My dataframe lists some of the name I interested and may make some changes, what I want is keep the original name if option is blank, delete the name if it says delete and replace the name if it has something.
name | option |
---|---|
A | |
B | delete |
C | |
D | DDDD |
E | delete |
F | FF |
The final dataframe I want is to change the names in a much more big dataframe and with other infos. may look like this
name | info1 | info2 |
---|---|---|
A | xxxx | sth |
A | xxxx | sth |
C | x | blala |
DDDD | xx | lalalaa |
DDDD | xx | laa |
DDDD | xx | laaaa |
FF | xxx | aaaa |
CodePudding user response:
For good performance first remove unnecessary rows and then set values by condition:
df1 = df[~df['option'].str.contains('delete')]

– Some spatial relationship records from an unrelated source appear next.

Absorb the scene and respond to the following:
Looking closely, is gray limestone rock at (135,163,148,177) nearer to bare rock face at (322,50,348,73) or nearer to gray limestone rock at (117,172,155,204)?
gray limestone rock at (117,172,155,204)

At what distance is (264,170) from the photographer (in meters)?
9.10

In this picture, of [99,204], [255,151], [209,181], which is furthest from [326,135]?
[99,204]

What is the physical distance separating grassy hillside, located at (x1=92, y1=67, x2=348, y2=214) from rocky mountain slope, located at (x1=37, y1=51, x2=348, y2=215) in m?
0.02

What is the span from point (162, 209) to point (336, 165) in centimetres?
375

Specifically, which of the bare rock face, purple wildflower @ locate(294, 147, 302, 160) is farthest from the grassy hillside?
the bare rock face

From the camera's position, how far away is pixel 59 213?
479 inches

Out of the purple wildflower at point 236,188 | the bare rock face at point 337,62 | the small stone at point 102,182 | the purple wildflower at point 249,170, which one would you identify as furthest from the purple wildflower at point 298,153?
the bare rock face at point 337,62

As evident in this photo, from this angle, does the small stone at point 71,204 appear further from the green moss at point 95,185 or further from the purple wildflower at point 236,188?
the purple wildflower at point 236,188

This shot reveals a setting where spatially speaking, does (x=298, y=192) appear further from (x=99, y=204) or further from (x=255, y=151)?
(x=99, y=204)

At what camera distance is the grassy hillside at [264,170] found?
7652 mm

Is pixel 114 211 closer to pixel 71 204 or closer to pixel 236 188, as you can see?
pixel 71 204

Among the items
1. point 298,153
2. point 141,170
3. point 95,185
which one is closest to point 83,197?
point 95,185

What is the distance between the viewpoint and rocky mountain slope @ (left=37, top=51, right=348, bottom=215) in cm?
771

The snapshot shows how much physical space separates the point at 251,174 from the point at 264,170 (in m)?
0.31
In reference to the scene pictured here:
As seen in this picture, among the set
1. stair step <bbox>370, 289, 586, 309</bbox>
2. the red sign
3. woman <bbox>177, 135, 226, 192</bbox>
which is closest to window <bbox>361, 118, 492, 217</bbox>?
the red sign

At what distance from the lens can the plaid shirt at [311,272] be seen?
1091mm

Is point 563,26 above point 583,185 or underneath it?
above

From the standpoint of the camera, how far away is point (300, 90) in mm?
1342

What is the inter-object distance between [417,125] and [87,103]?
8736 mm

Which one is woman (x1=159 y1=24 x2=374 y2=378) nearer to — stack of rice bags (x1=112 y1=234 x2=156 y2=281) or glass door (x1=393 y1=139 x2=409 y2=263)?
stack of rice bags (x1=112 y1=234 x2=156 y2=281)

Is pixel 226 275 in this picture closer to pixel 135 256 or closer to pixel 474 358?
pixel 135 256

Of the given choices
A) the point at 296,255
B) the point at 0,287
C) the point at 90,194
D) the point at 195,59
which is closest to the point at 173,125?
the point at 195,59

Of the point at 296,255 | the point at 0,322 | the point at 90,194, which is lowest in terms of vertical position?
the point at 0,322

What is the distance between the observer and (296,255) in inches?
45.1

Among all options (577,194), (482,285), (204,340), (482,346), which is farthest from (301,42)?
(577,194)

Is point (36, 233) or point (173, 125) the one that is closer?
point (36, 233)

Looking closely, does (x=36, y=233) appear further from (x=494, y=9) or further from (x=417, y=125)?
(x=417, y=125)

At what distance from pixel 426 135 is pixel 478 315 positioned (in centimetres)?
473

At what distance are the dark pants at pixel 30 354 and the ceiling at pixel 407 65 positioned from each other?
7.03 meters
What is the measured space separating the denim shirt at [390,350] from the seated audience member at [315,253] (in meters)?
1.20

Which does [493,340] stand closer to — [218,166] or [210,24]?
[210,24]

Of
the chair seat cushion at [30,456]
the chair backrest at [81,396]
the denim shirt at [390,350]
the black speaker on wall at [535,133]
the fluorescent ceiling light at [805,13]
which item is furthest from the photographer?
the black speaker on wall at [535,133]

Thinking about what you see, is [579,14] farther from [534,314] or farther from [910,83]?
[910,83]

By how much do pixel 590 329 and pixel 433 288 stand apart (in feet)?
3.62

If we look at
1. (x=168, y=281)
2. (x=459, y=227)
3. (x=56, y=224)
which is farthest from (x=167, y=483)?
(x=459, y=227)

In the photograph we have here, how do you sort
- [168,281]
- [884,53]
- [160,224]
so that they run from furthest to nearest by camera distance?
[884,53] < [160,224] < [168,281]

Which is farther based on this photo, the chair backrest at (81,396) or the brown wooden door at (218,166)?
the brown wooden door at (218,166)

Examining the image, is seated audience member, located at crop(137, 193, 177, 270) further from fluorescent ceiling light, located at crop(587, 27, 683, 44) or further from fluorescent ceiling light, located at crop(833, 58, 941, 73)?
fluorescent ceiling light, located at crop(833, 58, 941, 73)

df1.loc[df['option'].ne('') | df['option'].notnull(), 'name'] = ''
Or:
df1['name'] = np.where(df['option'].ne('') | df['option'].notnull(), '', df1['name'])
CodePudding user response:
You can use case condition to replace based on option value.
val df = Seq(("A", ""), ("B", "delete"), ("C", ""), ("D", "DDDD"), ("E", "delete"), ("F", "FF")).toDF("name", "option")
df.createOrReplaceTempView("temp")
val query = """
select case when option = 'delete' then ''
when option == '' then name
else option
end as name,
option
from temp
"""
spark.sql(query).show()
---- ------
|name|option|
---- ------
| A| |
| |delete|
| C| |
|DDDD| DDDD|
| |delete|
| FF| FF|
---- ------